══ Fragmento extraído ══

A manera de preámbulo valgan dos observaciones con respecto a religión como la interpretamos aquí. La primera es que se la define como comunión con Dios, inseparablemente ligada a comunión con el prójimo, y no ya polarizada en lo institucional normativo y cultural como suele hacerse. La segunda es que se la entiende en su especificidad cristiana, sin ignorar y, mucho menos, menospreciar los valores comunes con otras expresiones confesionales.

Fundamental en una reflexión sobre religión es el concepto de Dios del que se parte. En perspectiva cristiana se trabaja no solo con los datos de la razón, sino que se cuenta primordialmente con lo que Dios ha revelado acerca de su ser y obrar, lo cual recoge la Sagrada Escritura o Biblia (conjunto de Libros que se dividen en Antiguo y Nuevo Testamento).

═══
══ Datos ══

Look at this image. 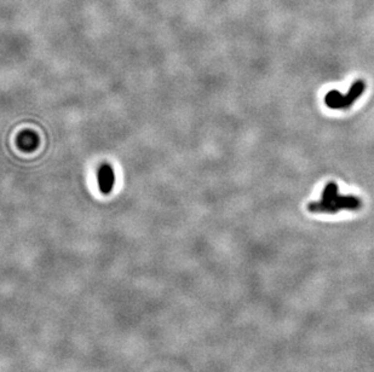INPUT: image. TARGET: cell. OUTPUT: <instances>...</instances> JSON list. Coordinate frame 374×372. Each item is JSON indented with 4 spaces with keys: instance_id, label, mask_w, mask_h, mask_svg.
<instances>
[{
    "instance_id": "cell-3",
    "label": "cell",
    "mask_w": 374,
    "mask_h": 372,
    "mask_svg": "<svg viewBox=\"0 0 374 372\" xmlns=\"http://www.w3.org/2000/svg\"><path fill=\"white\" fill-rule=\"evenodd\" d=\"M97 178H98L99 190L103 193L111 192V190L113 188L114 185V172L108 163H103V165L99 167Z\"/></svg>"
},
{
    "instance_id": "cell-1",
    "label": "cell",
    "mask_w": 374,
    "mask_h": 372,
    "mask_svg": "<svg viewBox=\"0 0 374 372\" xmlns=\"http://www.w3.org/2000/svg\"><path fill=\"white\" fill-rule=\"evenodd\" d=\"M362 208V200L355 195H343L338 185L334 182H328L322 191L321 198L308 204V210L314 214L334 215L341 210H356Z\"/></svg>"
},
{
    "instance_id": "cell-2",
    "label": "cell",
    "mask_w": 374,
    "mask_h": 372,
    "mask_svg": "<svg viewBox=\"0 0 374 372\" xmlns=\"http://www.w3.org/2000/svg\"><path fill=\"white\" fill-rule=\"evenodd\" d=\"M366 89L365 82L358 80L356 82H354L353 86H351L350 91L346 94L336 91H329L325 95V103H326L327 107L329 109L333 110H348L353 107L354 103L358 99H360L361 95L363 94Z\"/></svg>"
}]
</instances>
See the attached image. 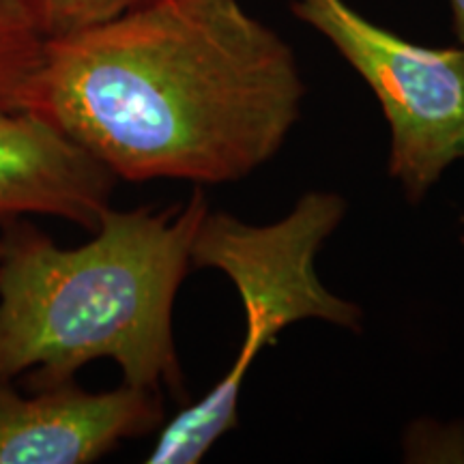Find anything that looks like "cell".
Returning <instances> with one entry per match:
<instances>
[{
	"label": "cell",
	"mask_w": 464,
	"mask_h": 464,
	"mask_svg": "<svg viewBox=\"0 0 464 464\" xmlns=\"http://www.w3.org/2000/svg\"><path fill=\"white\" fill-rule=\"evenodd\" d=\"M119 179L33 110L0 108V228L42 216L92 232Z\"/></svg>",
	"instance_id": "cell-6"
},
{
	"label": "cell",
	"mask_w": 464,
	"mask_h": 464,
	"mask_svg": "<svg viewBox=\"0 0 464 464\" xmlns=\"http://www.w3.org/2000/svg\"><path fill=\"white\" fill-rule=\"evenodd\" d=\"M207 211L202 189L166 208L110 207L75 247L28 218L0 228V376L34 390L112 359L127 385L183 398L172 312Z\"/></svg>",
	"instance_id": "cell-2"
},
{
	"label": "cell",
	"mask_w": 464,
	"mask_h": 464,
	"mask_svg": "<svg viewBox=\"0 0 464 464\" xmlns=\"http://www.w3.org/2000/svg\"><path fill=\"white\" fill-rule=\"evenodd\" d=\"M304 97L295 52L239 0H150L48 39L33 112L116 179L219 185L280 153Z\"/></svg>",
	"instance_id": "cell-1"
},
{
	"label": "cell",
	"mask_w": 464,
	"mask_h": 464,
	"mask_svg": "<svg viewBox=\"0 0 464 464\" xmlns=\"http://www.w3.org/2000/svg\"><path fill=\"white\" fill-rule=\"evenodd\" d=\"M0 252H3V243H0Z\"/></svg>",
	"instance_id": "cell-11"
},
{
	"label": "cell",
	"mask_w": 464,
	"mask_h": 464,
	"mask_svg": "<svg viewBox=\"0 0 464 464\" xmlns=\"http://www.w3.org/2000/svg\"><path fill=\"white\" fill-rule=\"evenodd\" d=\"M150 0H33L45 37L54 39L103 24Z\"/></svg>",
	"instance_id": "cell-8"
},
{
	"label": "cell",
	"mask_w": 464,
	"mask_h": 464,
	"mask_svg": "<svg viewBox=\"0 0 464 464\" xmlns=\"http://www.w3.org/2000/svg\"><path fill=\"white\" fill-rule=\"evenodd\" d=\"M451 14H454V31L464 45V0H450Z\"/></svg>",
	"instance_id": "cell-9"
},
{
	"label": "cell",
	"mask_w": 464,
	"mask_h": 464,
	"mask_svg": "<svg viewBox=\"0 0 464 464\" xmlns=\"http://www.w3.org/2000/svg\"><path fill=\"white\" fill-rule=\"evenodd\" d=\"M362 75L392 130L390 174L411 202L464 158V48H423L387 31L346 0H288Z\"/></svg>",
	"instance_id": "cell-4"
},
{
	"label": "cell",
	"mask_w": 464,
	"mask_h": 464,
	"mask_svg": "<svg viewBox=\"0 0 464 464\" xmlns=\"http://www.w3.org/2000/svg\"><path fill=\"white\" fill-rule=\"evenodd\" d=\"M460 241H462V246H464V232H462V237H460Z\"/></svg>",
	"instance_id": "cell-10"
},
{
	"label": "cell",
	"mask_w": 464,
	"mask_h": 464,
	"mask_svg": "<svg viewBox=\"0 0 464 464\" xmlns=\"http://www.w3.org/2000/svg\"><path fill=\"white\" fill-rule=\"evenodd\" d=\"M346 216L335 191H307L280 222L254 226L211 208L191 243V269H218L235 284L246 310V335L222 381L161 423L149 464H196L239 423L237 406L246 376L284 329L301 321L362 327L363 314L334 295L316 274V256Z\"/></svg>",
	"instance_id": "cell-3"
},
{
	"label": "cell",
	"mask_w": 464,
	"mask_h": 464,
	"mask_svg": "<svg viewBox=\"0 0 464 464\" xmlns=\"http://www.w3.org/2000/svg\"><path fill=\"white\" fill-rule=\"evenodd\" d=\"M45 44L33 0H0V108L33 110Z\"/></svg>",
	"instance_id": "cell-7"
},
{
	"label": "cell",
	"mask_w": 464,
	"mask_h": 464,
	"mask_svg": "<svg viewBox=\"0 0 464 464\" xmlns=\"http://www.w3.org/2000/svg\"><path fill=\"white\" fill-rule=\"evenodd\" d=\"M161 423L160 392H86L75 379L22 390L0 376V464H91Z\"/></svg>",
	"instance_id": "cell-5"
}]
</instances>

═══

_Desafío A_:
Según el fragmento extraído sobre la religión, ¿en qué se dividen los Libros de la Sagrada Escritura?
_Desafío B_:
Cite literalmente el pasaje del fragmento extraído que comienza con las palabras que contienen "A manera de" y termina con "otras expresiones confesionales.".

_Resultado obtenido A_:
En Antiguo y Nuevo Testamento.

_Resultado obtenido B_:
A manera de preámbulo valgan dos observaciones con respecto a religión como la interpretamos aquí. La primera es que se la define como comunión con Dios, inseparablemente ligada a comunión con el prójimo, y no ya polarizada en lo institucional normativo y cultural como suele hacerse. La segunda es que se la entiende en su especificidad cristiana, sin ignorar y, mucho menos, menospreciar los valores comunes con otras expresiones confesionales.